Consider development

Even if something is safe, it may not be age-appropriate.  The most appreciated toys usually tap into children’s emerging interests and abilities.  You’ve probably heard the old joke about how a child’s favorite toy is the box in which it arrived.  There’s some truth to that cliché because young children typically enjoy “open-ended” toys that allow their imagination to repurpose the box over and over again:  it might be a car, or a house, or a castle…all in the space of a few minutes.

National Association for the Education of Young Children (NAEYC) offers a few more suggestions when shopping for 1s and 2s:

  • Things to create with: non-toxic markers, crayons, paper
  • Things to pretend with:  dolls and accessories such as strollers; food and kitchen toys;  dress-up materials; transportation toys; child-sized furniture; puppets; sand and  water play toys
  • Things to build with: blocks, large pegboards; stacking toys
  • Things for problem-solving:  puzzles (4-12 pieces), objects to sort (by shape, color, size)
  • Things for muscle development:  balls of a variety of sizes; ride on equipment such as tricycles and wagons; push-pull toys; low climbers
  • Board books and music (for everything!)

The next age group, 3-6-year-olds, have longer attention spans, greater imaginative powers and more developed social skills

They are curious, love to move, talk, and play with friends.  Consider adding some elements to the previously mentioned categories, such as additional art materials that include different kinds of paint, safety scissors, an easel or chalkboard, modeling clay and tools, glue, paper and cloth scraps for collage.

Finally, for those who have children in the 7-10 range, children have often developed a variety of interests, have a great sense of curiosity about how the world works, and a much greater ability to concentrate

So this might be the right age for science and craft project kits; board games, and chess and checkers sets; all manner of construction toys; sporting equipment; music/musical instruments; and of course, books.  Don’t forget the books!

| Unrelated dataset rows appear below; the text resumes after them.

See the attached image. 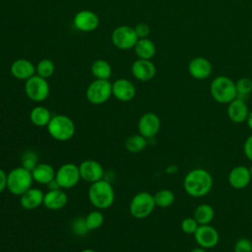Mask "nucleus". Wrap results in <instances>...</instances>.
<instances>
[{
	"mask_svg": "<svg viewBox=\"0 0 252 252\" xmlns=\"http://www.w3.org/2000/svg\"><path fill=\"white\" fill-rule=\"evenodd\" d=\"M214 180L212 174L205 168H193L184 176L183 188L193 198H201L210 193Z\"/></svg>",
	"mask_w": 252,
	"mask_h": 252,
	"instance_id": "1",
	"label": "nucleus"
},
{
	"mask_svg": "<svg viewBox=\"0 0 252 252\" xmlns=\"http://www.w3.org/2000/svg\"><path fill=\"white\" fill-rule=\"evenodd\" d=\"M88 197L94 207L98 210H104L113 204L115 194L112 185L108 181L100 179L91 183Z\"/></svg>",
	"mask_w": 252,
	"mask_h": 252,
	"instance_id": "2",
	"label": "nucleus"
},
{
	"mask_svg": "<svg viewBox=\"0 0 252 252\" xmlns=\"http://www.w3.org/2000/svg\"><path fill=\"white\" fill-rule=\"evenodd\" d=\"M210 94L217 102L228 104L237 97L235 82L227 76H218L211 82Z\"/></svg>",
	"mask_w": 252,
	"mask_h": 252,
	"instance_id": "3",
	"label": "nucleus"
},
{
	"mask_svg": "<svg viewBox=\"0 0 252 252\" xmlns=\"http://www.w3.org/2000/svg\"><path fill=\"white\" fill-rule=\"evenodd\" d=\"M48 134L56 141L65 142L73 138L76 127L73 120L64 114H57L51 117L47 124Z\"/></svg>",
	"mask_w": 252,
	"mask_h": 252,
	"instance_id": "4",
	"label": "nucleus"
},
{
	"mask_svg": "<svg viewBox=\"0 0 252 252\" xmlns=\"http://www.w3.org/2000/svg\"><path fill=\"white\" fill-rule=\"evenodd\" d=\"M32 182V172L23 166L15 167L7 174V189L16 196H21L30 189Z\"/></svg>",
	"mask_w": 252,
	"mask_h": 252,
	"instance_id": "5",
	"label": "nucleus"
},
{
	"mask_svg": "<svg viewBox=\"0 0 252 252\" xmlns=\"http://www.w3.org/2000/svg\"><path fill=\"white\" fill-rule=\"evenodd\" d=\"M156 203L154 195L149 192L142 191L134 195L129 204V212L135 219L142 220L149 217L155 210Z\"/></svg>",
	"mask_w": 252,
	"mask_h": 252,
	"instance_id": "6",
	"label": "nucleus"
},
{
	"mask_svg": "<svg viewBox=\"0 0 252 252\" xmlns=\"http://www.w3.org/2000/svg\"><path fill=\"white\" fill-rule=\"evenodd\" d=\"M112 95V84L108 80L95 79L87 88L86 97L92 104H102Z\"/></svg>",
	"mask_w": 252,
	"mask_h": 252,
	"instance_id": "7",
	"label": "nucleus"
},
{
	"mask_svg": "<svg viewBox=\"0 0 252 252\" xmlns=\"http://www.w3.org/2000/svg\"><path fill=\"white\" fill-rule=\"evenodd\" d=\"M25 93L31 100L41 102L48 97L50 87L46 79L35 74L26 81Z\"/></svg>",
	"mask_w": 252,
	"mask_h": 252,
	"instance_id": "8",
	"label": "nucleus"
},
{
	"mask_svg": "<svg viewBox=\"0 0 252 252\" xmlns=\"http://www.w3.org/2000/svg\"><path fill=\"white\" fill-rule=\"evenodd\" d=\"M81 179L79 165L67 162L62 164L55 172V180L61 189H70L77 185Z\"/></svg>",
	"mask_w": 252,
	"mask_h": 252,
	"instance_id": "9",
	"label": "nucleus"
},
{
	"mask_svg": "<svg viewBox=\"0 0 252 252\" xmlns=\"http://www.w3.org/2000/svg\"><path fill=\"white\" fill-rule=\"evenodd\" d=\"M138 39L134 28L129 26H119L114 29L111 33V41L113 45L121 50L134 48Z\"/></svg>",
	"mask_w": 252,
	"mask_h": 252,
	"instance_id": "10",
	"label": "nucleus"
},
{
	"mask_svg": "<svg viewBox=\"0 0 252 252\" xmlns=\"http://www.w3.org/2000/svg\"><path fill=\"white\" fill-rule=\"evenodd\" d=\"M193 235L197 245L204 249L214 248L220 241L218 230L211 224L199 225Z\"/></svg>",
	"mask_w": 252,
	"mask_h": 252,
	"instance_id": "11",
	"label": "nucleus"
},
{
	"mask_svg": "<svg viewBox=\"0 0 252 252\" xmlns=\"http://www.w3.org/2000/svg\"><path fill=\"white\" fill-rule=\"evenodd\" d=\"M160 129V119L154 112L144 113L138 121L139 134L147 139L154 138Z\"/></svg>",
	"mask_w": 252,
	"mask_h": 252,
	"instance_id": "12",
	"label": "nucleus"
},
{
	"mask_svg": "<svg viewBox=\"0 0 252 252\" xmlns=\"http://www.w3.org/2000/svg\"><path fill=\"white\" fill-rule=\"evenodd\" d=\"M74 27L84 32H91L96 30L99 25L98 16L91 10H82L78 12L73 19Z\"/></svg>",
	"mask_w": 252,
	"mask_h": 252,
	"instance_id": "13",
	"label": "nucleus"
},
{
	"mask_svg": "<svg viewBox=\"0 0 252 252\" xmlns=\"http://www.w3.org/2000/svg\"><path fill=\"white\" fill-rule=\"evenodd\" d=\"M81 178L87 182L94 183L102 179L104 170L101 164L94 159H86L79 164Z\"/></svg>",
	"mask_w": 252,
	"mask_h": 252,
	"instance_id": "14",
	"label": "nucleus"
},
{
	"mask_svg": "<svg viewBox=\"0 0 252 252\" xmlns=\"http://www.w3.org/2000/svg\"><path fill=\"white\" fill-rule=\"evenodd\" d=\"M188 72L190 76L196 80H205L211 76L213 65L207 58L197 56L189 62Z\"/></svg>",
	"mask_w": 252,
	"mask_h": 252,
	"instance_id": "15",
	"label": "nucleus"
},
{
	"mask_svg": "<svg viewBox=\"0 0 252 252\" xmlns=\"http://www.w3.org/2000/svg\"><path fill=\"white\" fill-rule=\"evenodd\" d=\"M156 71L155 64L148 59L138 58L131 66L132 75L141 82L151 81L155 77Z\"/></svg>",
	"mask_w": 252,
	"mask_h": 252,
	"instance_id": "16",
	"label": "nucleus"
},
{
	"mask_svg": "<svg viewBox=\"0 0 252 252\" xmlns=\"http://www.w3.org/2000/svg\"><path fill=\"white\" fill-rule=\"evenodd\" d=\"M251 179L252 178L250 175L249 167L244 165H236L232 167L227 176L229 185L237 190L246 188L249 185Z\"/></svg>",
	"mask_w": 252,
	"mask_h": 252,
	"instance_id": "17",
	"label": "nucleus"
},
{
	"mask_svg": "<svg viewBox=\"0 0 252 252\" xmlns=\"http://www.w3.org/2000/svg\"><path fill=\"white\" fill-rule=\"evenodd\" d=\"M112 95L120 101H130L136 95V88L131 81L120 78L112 84Z\"/></svg>",
	"mask_w": 252,
	"mask_h": 252,
	"instance_id": "18",
	"label": "nucleus"
},
{
	"mask_svg": "<svg viewBox=\"0 0 252 252\" xmlns=\"http://www.w3.org/2000/svg\"><path fill=\"white\" fill-rule=\"evenodd\" d=\"M226 113L230 121L236 124H240L246 121L249 109L243 98L235 97L227 104Z\"/></svg>",
	"mask_w": 252,
	"mask_h": 252,
	"instance_id": "19",
	"label": "nucleus"
},
{
	"mask_svg": "<svg viewBox=\"0 0 252 252\" xmlns=\"http://www.w3.org/2000/svg\"><path fill=\"white\" fill-rule=\"evenodd\" d=\"M12 76L18 80L27 81L33 75H35V66L28 59H17L10 67Z\"/></svg>",
	"mask_w": 252,
	"mask_h": 252,
	"instance_id": "20",
	"label": "nucleus"
},
{
	"mask_svg": "<svg viewBox=\"0 0 252 252\" xmlns=\"http://www.w3.org/2000/svg\"><path fill=\"white\" fill-rule=\"evenodd\" d=\"M68 202V197L66 193L62 189H54L48 190L43 197V205L45 208L57 211L66 206Z\"/></svg>",
	"mask_w": 252,
	"mask_h": 252,
	"instance_id": "21",
	"label": "nucleus"
},
{
	"mask_svg": "<svg viewBox=\"0 0 252 252\" xmlns=\"http://www.w3.org/2000/svg\"><path fill=\"white\" fill-rule=\"evenodd\" d=\"M44 194L39 188L31 187L20 196V204L25 210H34L43 203Z\"/></svg>",
	"mask_w": 252,
	"mask_h": 252,
	"instance_id": "22",
	"label": "nucleus"
},
{
	"mask_svg": "<svg viewBox=\"0 0 252 252\" xmlns=\"http://www.w3.org/2000/svg\"><path fill=\"white\" fill-rule=\"evenodd\" d=\"M33 181L39 184H48L55 179V169L47 162H38L31 171Z\"/></svg>",
	"mask_w": 252,
	"mask_h": 252,
	"instance_id": "23",
	"label": "nucleus"
},
{
	"mask_svg": "<svg viewBox=\"0 0 252 252\" xmlns=\"http://www.w3.org/2000/svg\"><path fill=\"white\" fill-rule=\"evenodd\" d=\"M134 50L138 58L151 60L156 54V45L148 37L139 38L134 46Z\"/></svg>",
	"mask_w": 252,
	"mask_h": 252,
	"instance_id": "24",
	"label": "nucleus"
},
{
	"mask_svg": "<svg viewBox=\"0 0 252 252\" xmlns=\"http://www.w3.org/2000/svg\"><path fill=\"white\" fill-rule=\"evenodd\" d=\"M50 111L41 105L34 106L30 113V119L32 123L37 127H44L47 126L51 119Z\"/></svg>",
	"mask_w": 252,
	"mask_h": 252,
	"instance_id": "25",
	"label": "nucleus"
},
{
	"mask_svg": "<svg viewBox=\"0 0 252 252\" xmlns=\"http://www.w3.org/2000/svg\"><path fill=\"white\" fill-rule=\"evenodd\" d=\"M193 218L196 220V221L199 223V225L202 224H210L211 221L215 218V211L214 208L206 203L200 204L196 207L194 211Z\"/></svg>",
	"mask_w": 252,
	"mask_h": 252,
	"instance_id": "26",
	"label": "nucleus"
},
{
	"mask_svg": "<svg viewBox=\"0 0 252 252\" xmlns=\"http://www.w3.org/2000/svg\"><path fill=\"white\" fill-rule=\"evenodd\" d=\"M91 72L95 79L108 80L111 76L112 69L110 64L103 59H97L93 62L91 66Z\"/></svg>",
	"mask_w": 252,
	"mask_h": 252,
	"instance_id": "27",
	"label": "nucleus"
},
{
	"mask_svg": "<svg viewBox=\"0 0 252 252\" xmlns=\"http://www.w3.org/2000/svg\"><path fill=\"white\" fill-rule=\"evenodd\" d=\"M148 146V139L141 134H134L125 140V148L129 153L138 154L143 152Z\"/></svg>",
	"mask_w": 252,
	"mask_h": 252,
	"instance_id": "28",
	"label": "nucleus"
},
{
	"mask_svg": "<svg viewBox=\"0 0 252 252\" xmlns=\"http://www.w3.org/2000/svg\"><path fill=\"white\" fill-rule=\"evenodd\" d=\"M154 199H155L156 206L159 208H167L174 203L175 196L171 190L161 189V190H158L154 195Z\"/></svg>",
	"mask_w": 252,
	"mask_h": 252,
	"instance_id": "29",
	"label": "nucleus"
},
{
	"mask_svg": "<svg viewBox=\"0 0 252 252\" xmlns=\"http://www.w3.org/2000/svg\"><path fill=\"white\" fill-rule=\"evenodd\" d=\"M54 71H55V66H54L53 61L50 59H47V58L41 59L35 66L36 75H38L44 79L51 77L53 75Z\"/></svg>",
	"mask_w": 252,
	"mask_h": 252,
	"instance_id": "30",
	"label": "nucleus"
},
{
	"mask_svg": "<svg viewBox=\"0 0 252 252\" xmlns=\"http://www.w3.org/2000/svg\"><path fill=\"white\" fill-rule=\"evenodd\" d=\"M85 220H86V224H87L89 230H94V229L99 228L102 225V223L104 221V217L100 211L94 210V211L90 212L86 216Z\"/></svg>",
	"mask_w": 252,
	"mask_h": 252,
	"instance_id": "31",
	"label": "nucleus"
},
{
	"mask_svg": "<svg viewBox=\"0 0 252 252\" xmlns=\"http://www.w3.org/2000/svg\"><path fill=\"white\" fill-rule=\"evenodd\" d=\"M235 88H236L237 97L244 99L252 92V80L248 77L239 78L235 82Z\"/></svg>",
	"mask_w": 252,
	"mask_h": 252,
	"instance_id": "32",
	"label": "nucleus"
},
{
	"mask_svg": "<svg viewBox=\"0 0 252 252\" xmlns=\"http://www.w3.org/2000/svg\"><path fill=\"white\" fill-rule=\"evenodd\" d=\"M38 163V158L35 152L32 150L26 151L22 156V165L24 168L32 171V168Z\"/></svg>",
	"mask_w": 252,
	"mask_h": 252,
	"instance_id": "33",
	"label": "nucleus"
},
{
	"mask_svg": "<svg viewBox=\"0 0 252 252\" xmlns=\"http://www.w3.org/2000/svg\"><path fill=\"white\" fill-rule=\"evenodd\" d=\"M199 223L196 221V220L194 218H185L182 220L181 223H180V227L181 230L185 233V234H194L196 229L198 228Z\"/></svg>",
	"mask_w": 252,
	"mask_h": 252,
	"instance_id": "34",
	"label": "nucleus"
},
{
	"mask_svg": "<svg viewBox=\"0 0 252 252\" xmlns=\"http://www.w3.org/2000/svg\"><path fill=\"white\" fill-rule=\"evenodd\" d=\"M72 230L77 235H85L88 233V231H90L86 224L85 219H81V218H78L73 221Z\"/></svg>",
	"mask_w": 252,
	"mask_h": 252,
	"instance_id": "35",
	"label": "nucleus"
},
{
	"mask_svg": "<svg viewBox=\"0 0 252 252\" xmlns=\"http://www.w3.org/2000/svg\"><path fill=\"white\" fill-rule=\"evenodd\" d=\"M233 250L235 252H252V242L246 237L239 238L234 243Z\"/></svg>",
	"mask_w": 252,
	"mask_h": 252,
	"instance_id": "36",
	"label": "nucleus"
},
{
	"mask_svg": "<svg viewBox=\"0 0 252 252\" xmlns=\"http://www.w3.org/2000/svg\"><path fill=\"white\" fill-rule=\"evenodd\" d=\"M134 31L138 38H146L151 32V28L146 23H139L134 27Z\"/></svg>",
	"mask_w": 252,
	"mask_h": 252,
	"instance_id": "37",
	"label": "nucleus"
},
{
	"mask_svg": "<svg viewBox=\"0 0 252 252\" xmlns=\"http://www.w3.org/2000/svg\"><path fill=\"white\" fill-rule=\"evenodd\" d=\"M243 152L245 157L252 161V135L248 136L243 144Z\"/></svg>",
	"mask_w": 252,
	"mask_h": 252,
	"instance_id": "38",
	"label": "nucleus"
},
{
	"mask_svg": "<svg viewBox=\"0 0 252 252\" xmlns=\"http://www.w3.org/2000/svg\"><path fill=\"white\" fill-rule=\"evenodd\" d=\"M7 188V173L0 168V193Z\"/></svg>",
	"mask_w": 252,
	"mask_h": 252,
	"instance_id": "39",
	"label": "nucleus"
},
{
	"mask_svg": "<svg viewBox=\"0 0 252 252\" xmlns=\"http://www.w3.org/2000/svg\"><path fill=\"white\" fill-rule=\"evenodd\" d=\"M246 123H247V126L249 127V129L252 131V110L251 111H249V113H248V115H247V118H246V121H245Z\"/></svg>",
	"mask_w": 252,
	"mask_h": 252,
	"instance_id": "40",
	"label": "nucleus"
},
{
	"mask_svg": "<svg viewBox=\"0 0 252 252\" xmlns=\"http://www.w3.org/2000/svg\"><path fill=\"white\" fill-rule=\"evenodd\" d=\"M190 252H207V251H206V249H204V248L196 247V248H193Z\"/></svg>",
	"mask_w": 252,
	"mask_h": 252,
	"instance_id": "41",
	"label": "nucleus"
},
{
	"mask_svg": "<svg viewBox=\"0 0 252 252\" xmlns=\"http://www.w3.org/2000/svg\"><path fill=\"white\" fill-rule=\"evenodd\" d=\"M81 252H96L94 249H92V248H86L84 250H82Z\"/></svg>",
	"mask_w": 252,
	"mask_h": 252,
	"instance_id": "42",
	"label": "nucleus"
},
{
	"mask_svg": "<svg viewBox=\"0 0 252 252\" xmlns=\"http://www.w3.org/2000/svg\"><path fill=\"white\" fill-rule=\"evenodd\" d=\"M249 171H250V175H251V178H252V164H251V166L249 167Z\"/></svg>",
	"mask_w": 252,
	"mask_h": 252,
	"instance_id": "43",
	"label": "nucleus"
},
{
	"mask_svg": "<svg viewBox=\"0 0 252 252\" xmlns=\"http://www.w3.org/2000/svg\"><path fill=\"white\" fill-rule=\"evenodd\" d=\"M230 252H235V251H234V250H232V251H230Z\"/></svg>",
	"mask_w": 252,
	"mask_h": 252,
	"instance_id": "44",
	"label": "nucleus"
}]
</instances>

If you are considering a video games/electronic devices you might check out www.commonsensemedia.org, for both expert and parental reviews of different games, apps and videos.  Another great resource is www.truceteachers.org, where early educators give their advice on toy selection.

Finally, consider quality over quantity

Children certainly don’t need a huge number of toys, and often many play for longer extended periods of time when fewer toys are available.  Consider rotating your child’s toys for a week or two and see if you notice a difference.  When well-meaning relatives ask what they can give your child, you might see if they would consider an “experience”, such as some kind of membership for the family, or a special outing with your child and Grandma.